Dec 11, 2010 8:21 PM by Matt Stafford
"In the last year or so, I've been seeing more and more service people than I ever have," says Dan Lundy, L.P.C. That's after 18 years of private practice, off post, as a licensed counselor. However he says it's not just the service members having trouble, the whole family takes on a deployment.
"Just the nature of the service member not being home can create a lot more stress in general, and I believe that gets magnified during the holiday season," Lundy explains. He says part of that comes from the moving around associated with the Army; many people have moved in from out of town, leaving their support system behind.
"That isolation and that lack of support, I think, really magnifies the stress levels."
He's not alone in thinking that, the University of Phoenix is keeping an eye on the stress for these families as well.

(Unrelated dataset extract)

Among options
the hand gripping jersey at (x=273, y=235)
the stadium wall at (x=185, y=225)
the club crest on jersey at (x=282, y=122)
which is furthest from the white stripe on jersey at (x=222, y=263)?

"There are counselors in the community, and teachers, that are hungry for this information," says Rebecca Robles, the University of Phoenix college chair for the Colorado Springs campus.
Saturday they held one of four free workshops giving professionals a chance to talk about how they're handling military problems.
The University of Phoenix is one of the largest private universities in the country, but they realize helping military families is a local issue for their Springs campus.
"We know we're one of three campuses with large military populations," Robles says, along with campuses in El Paso and Killeen, Texas. So they focus on the issues of military families a little more closely through their curriculum.
It's the same reason Lundy is giving extra focus to his practice; spending a Saturday learning more about an issue that he's watching grow.
Organizers say family members should watch for erratic behavior, changes in sleeping patterns and swings in moods. Professionals say if you notice these behaviors, seek help. As for getting through the holidays, they say it will take some patience and support to help someone one fight off stresses they are feeling.